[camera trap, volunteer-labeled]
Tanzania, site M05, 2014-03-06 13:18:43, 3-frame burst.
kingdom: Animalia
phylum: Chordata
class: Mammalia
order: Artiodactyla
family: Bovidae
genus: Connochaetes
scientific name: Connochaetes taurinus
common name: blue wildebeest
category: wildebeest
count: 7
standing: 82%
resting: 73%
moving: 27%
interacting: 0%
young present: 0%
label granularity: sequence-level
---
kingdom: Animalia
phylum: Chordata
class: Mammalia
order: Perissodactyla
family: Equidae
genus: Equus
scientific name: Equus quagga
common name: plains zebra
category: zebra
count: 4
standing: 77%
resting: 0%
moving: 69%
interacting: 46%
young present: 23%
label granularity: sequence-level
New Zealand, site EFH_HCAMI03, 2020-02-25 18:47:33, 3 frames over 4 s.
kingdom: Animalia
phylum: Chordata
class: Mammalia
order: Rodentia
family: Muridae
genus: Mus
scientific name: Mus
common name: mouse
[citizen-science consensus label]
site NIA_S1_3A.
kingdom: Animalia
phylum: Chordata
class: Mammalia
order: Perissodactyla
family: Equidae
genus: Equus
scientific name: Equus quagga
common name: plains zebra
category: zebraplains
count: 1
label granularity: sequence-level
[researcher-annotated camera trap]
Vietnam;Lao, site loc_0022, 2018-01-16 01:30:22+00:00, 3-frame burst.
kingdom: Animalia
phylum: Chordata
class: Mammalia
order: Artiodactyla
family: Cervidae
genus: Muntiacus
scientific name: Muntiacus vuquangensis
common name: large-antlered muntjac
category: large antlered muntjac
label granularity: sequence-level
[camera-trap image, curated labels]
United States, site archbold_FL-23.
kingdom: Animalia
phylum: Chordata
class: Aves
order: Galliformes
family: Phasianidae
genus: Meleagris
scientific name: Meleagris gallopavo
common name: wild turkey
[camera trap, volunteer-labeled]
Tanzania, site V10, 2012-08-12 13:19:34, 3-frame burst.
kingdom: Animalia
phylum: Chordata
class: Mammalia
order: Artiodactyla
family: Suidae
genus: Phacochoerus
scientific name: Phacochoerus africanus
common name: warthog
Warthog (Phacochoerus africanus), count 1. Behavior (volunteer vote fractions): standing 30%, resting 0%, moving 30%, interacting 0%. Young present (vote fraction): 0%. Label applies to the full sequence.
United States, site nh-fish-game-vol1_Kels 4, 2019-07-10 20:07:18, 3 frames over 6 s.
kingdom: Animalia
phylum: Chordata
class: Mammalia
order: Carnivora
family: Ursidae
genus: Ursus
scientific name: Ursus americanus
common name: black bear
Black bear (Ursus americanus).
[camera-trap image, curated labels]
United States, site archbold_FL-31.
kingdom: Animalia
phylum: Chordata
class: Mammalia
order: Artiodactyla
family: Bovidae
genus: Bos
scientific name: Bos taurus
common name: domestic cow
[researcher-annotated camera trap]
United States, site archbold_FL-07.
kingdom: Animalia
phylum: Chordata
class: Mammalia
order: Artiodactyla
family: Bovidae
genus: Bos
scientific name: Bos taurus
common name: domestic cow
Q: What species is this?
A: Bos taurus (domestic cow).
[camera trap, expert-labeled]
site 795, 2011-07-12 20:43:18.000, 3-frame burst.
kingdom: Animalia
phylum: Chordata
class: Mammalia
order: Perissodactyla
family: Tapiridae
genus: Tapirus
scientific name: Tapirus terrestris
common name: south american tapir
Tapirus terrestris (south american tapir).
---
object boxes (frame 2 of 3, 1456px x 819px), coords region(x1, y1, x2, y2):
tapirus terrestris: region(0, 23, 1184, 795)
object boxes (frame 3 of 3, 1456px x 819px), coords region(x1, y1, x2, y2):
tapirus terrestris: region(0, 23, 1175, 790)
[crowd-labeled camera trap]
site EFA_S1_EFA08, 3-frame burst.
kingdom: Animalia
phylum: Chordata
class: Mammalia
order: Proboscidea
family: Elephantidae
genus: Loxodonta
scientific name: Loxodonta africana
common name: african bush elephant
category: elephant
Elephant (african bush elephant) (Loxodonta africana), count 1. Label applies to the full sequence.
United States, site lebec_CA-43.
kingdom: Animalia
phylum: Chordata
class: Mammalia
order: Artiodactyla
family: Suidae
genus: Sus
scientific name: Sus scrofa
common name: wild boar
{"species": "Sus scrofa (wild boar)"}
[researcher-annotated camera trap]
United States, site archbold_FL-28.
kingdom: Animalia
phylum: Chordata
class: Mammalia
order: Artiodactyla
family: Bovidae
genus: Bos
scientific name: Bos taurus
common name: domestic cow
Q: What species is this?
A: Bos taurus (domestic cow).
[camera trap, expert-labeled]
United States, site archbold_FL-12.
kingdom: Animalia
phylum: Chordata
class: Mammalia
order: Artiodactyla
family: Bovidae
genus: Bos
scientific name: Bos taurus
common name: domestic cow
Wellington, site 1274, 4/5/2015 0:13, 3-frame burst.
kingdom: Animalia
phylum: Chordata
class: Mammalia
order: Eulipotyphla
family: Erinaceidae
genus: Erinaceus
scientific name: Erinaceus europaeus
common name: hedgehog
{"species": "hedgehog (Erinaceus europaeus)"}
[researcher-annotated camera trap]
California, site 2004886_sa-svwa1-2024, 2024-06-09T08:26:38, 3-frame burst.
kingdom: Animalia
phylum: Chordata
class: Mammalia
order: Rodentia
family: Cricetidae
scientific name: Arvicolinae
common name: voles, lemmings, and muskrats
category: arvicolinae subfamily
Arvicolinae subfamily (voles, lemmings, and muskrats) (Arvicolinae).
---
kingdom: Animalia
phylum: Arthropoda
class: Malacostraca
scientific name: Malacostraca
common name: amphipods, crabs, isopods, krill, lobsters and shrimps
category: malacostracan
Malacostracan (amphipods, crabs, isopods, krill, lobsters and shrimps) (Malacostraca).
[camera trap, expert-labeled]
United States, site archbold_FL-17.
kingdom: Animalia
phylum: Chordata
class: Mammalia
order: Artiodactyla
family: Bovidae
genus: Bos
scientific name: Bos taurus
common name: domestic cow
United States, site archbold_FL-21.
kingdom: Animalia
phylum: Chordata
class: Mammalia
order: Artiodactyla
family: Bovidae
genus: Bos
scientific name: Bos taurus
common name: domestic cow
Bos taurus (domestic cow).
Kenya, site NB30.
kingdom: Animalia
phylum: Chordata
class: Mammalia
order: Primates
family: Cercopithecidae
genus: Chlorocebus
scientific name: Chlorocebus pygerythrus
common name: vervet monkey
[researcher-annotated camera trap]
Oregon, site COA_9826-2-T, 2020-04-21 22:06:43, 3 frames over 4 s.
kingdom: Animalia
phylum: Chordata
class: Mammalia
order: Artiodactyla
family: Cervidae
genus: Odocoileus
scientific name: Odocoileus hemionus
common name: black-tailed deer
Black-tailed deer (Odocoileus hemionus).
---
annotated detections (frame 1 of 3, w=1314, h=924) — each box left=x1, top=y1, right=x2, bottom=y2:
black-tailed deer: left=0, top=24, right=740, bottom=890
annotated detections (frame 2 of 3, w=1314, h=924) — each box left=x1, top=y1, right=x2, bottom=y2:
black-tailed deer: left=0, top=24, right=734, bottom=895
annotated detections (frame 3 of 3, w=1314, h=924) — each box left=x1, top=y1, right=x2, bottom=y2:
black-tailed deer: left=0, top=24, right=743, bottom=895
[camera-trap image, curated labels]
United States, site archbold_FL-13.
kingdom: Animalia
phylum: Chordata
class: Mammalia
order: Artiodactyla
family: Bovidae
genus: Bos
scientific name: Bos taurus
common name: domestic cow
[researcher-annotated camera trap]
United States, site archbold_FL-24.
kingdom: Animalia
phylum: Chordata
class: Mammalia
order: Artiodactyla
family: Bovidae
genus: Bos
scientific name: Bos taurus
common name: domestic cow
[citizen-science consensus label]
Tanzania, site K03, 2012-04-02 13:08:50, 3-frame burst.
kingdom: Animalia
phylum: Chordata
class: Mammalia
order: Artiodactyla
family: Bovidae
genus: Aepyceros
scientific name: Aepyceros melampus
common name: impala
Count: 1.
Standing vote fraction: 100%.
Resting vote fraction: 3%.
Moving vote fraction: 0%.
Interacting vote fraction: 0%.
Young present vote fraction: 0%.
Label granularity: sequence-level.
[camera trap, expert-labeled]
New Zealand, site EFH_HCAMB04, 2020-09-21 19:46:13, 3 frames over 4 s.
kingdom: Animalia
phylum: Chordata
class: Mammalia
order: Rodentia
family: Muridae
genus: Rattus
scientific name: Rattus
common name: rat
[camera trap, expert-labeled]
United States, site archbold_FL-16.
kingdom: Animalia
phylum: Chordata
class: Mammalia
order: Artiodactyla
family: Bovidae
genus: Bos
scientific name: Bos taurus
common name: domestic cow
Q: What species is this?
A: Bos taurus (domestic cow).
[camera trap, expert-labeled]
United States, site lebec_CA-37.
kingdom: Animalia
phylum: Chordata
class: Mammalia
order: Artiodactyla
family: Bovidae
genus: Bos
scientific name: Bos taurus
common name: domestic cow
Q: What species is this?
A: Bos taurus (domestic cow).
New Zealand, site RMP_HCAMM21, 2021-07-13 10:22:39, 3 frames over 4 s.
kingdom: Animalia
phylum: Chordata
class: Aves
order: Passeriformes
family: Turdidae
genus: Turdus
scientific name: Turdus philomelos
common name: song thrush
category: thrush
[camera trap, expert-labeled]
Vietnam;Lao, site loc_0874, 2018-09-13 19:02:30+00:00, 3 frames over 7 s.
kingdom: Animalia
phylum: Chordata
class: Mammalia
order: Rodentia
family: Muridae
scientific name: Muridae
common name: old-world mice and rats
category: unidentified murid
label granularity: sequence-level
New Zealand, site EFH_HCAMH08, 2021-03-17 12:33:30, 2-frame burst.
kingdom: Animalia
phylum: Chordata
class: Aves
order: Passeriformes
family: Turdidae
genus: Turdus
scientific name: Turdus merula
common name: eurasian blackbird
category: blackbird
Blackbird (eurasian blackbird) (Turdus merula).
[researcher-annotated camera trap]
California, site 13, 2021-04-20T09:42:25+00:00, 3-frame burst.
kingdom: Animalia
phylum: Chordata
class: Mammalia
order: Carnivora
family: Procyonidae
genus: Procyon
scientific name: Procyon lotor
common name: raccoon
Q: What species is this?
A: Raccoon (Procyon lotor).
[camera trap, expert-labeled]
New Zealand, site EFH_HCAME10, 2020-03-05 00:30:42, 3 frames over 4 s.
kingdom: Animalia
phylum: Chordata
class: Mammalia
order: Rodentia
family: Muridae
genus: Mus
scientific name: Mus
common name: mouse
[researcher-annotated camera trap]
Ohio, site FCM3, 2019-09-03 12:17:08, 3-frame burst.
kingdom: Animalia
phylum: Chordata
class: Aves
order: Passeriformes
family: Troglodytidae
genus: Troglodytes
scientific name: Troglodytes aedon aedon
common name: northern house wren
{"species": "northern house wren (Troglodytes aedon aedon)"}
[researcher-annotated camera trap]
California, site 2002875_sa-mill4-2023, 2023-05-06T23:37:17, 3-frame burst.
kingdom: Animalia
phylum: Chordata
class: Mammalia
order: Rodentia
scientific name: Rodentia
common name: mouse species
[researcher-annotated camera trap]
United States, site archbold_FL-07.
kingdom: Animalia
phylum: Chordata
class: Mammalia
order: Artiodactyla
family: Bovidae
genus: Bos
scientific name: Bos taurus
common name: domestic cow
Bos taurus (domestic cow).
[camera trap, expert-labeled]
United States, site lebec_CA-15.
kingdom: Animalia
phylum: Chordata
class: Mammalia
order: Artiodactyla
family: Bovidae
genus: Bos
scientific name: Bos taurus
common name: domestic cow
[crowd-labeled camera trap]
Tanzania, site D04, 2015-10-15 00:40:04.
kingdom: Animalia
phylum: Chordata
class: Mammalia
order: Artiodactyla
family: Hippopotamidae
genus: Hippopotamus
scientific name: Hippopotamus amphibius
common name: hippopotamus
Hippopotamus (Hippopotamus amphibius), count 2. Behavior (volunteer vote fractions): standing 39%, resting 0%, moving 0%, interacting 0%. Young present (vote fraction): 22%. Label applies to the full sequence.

+++

Could you write out, exactly as they stand, only the lines above that begin at the line with "category: elephant" and stop after the line with "scientific name: Malacostraca"?

* [Result for this exercise]:
category: elephant
Elephant (african bush elephant) (Loxodonta africana), count 1. Label applies to the full sequence.
United States, site lebec_CA-43.
kingdom: Animalia
phylum: Chordata
class: Mammalia
order: Artiodactyla
family: Suidae
genus: Sus
scientific name: Sus scrofa
common name: wild boar
{"species": "Sus scrofa (wild boar)"}
[researcher-annotated camera trap]
United States, site archbold_FL-28.
kingdom: Animalia
phylum: Chordata
class: Mammalia
order: Artiodactyla
family: Bovidae
genus: Bos
scientific name: Bos taurus
common name: domestic cow
Q: What species is this?
A: Bos taurus (domestic cow).
[camera trap, expert-labeled]
United States, site archbold_FL-12.
kingdom: Animalia
phylum: Chordata
class: Mammalia
order: Artiodactyla
family: Bovidae
genus: Bos
scientific name: Bos taurus
common name: domestic cow
Wellington, site 1274, 4/5/2015 0:13, 3-frame burst.
kingdom: Animalia
phylum: Chordata
class: Mammalia
order: Eulipotyphla
family: Erinaceidae
genus: Erinaceus
scientific name: Erinaceus europaeus
common name: hedgehog
{"species": "hedgehog (Erinaceus europaeus)"}
[researcher-annotated camera trap]
California, site 2004886_sa-svwa1-2024, 2024-06-09T08:26:38, 3-frame burst.
kingdom: Animalia
phylum: Chordata
class: Mammalia
order: Rodentia
family: Cricetidae
scientific name: Arvicolinae
common name: voles, lemmings, and muskrats
category: arvicolinae subfamily
Arvicolinae subfamily (voles, lemmings, and muskrats) (Arvicolinae).
---
kingdom: Animalia
phylum: Arthropoda
class: Malacostraca
scientific name: Malacostraca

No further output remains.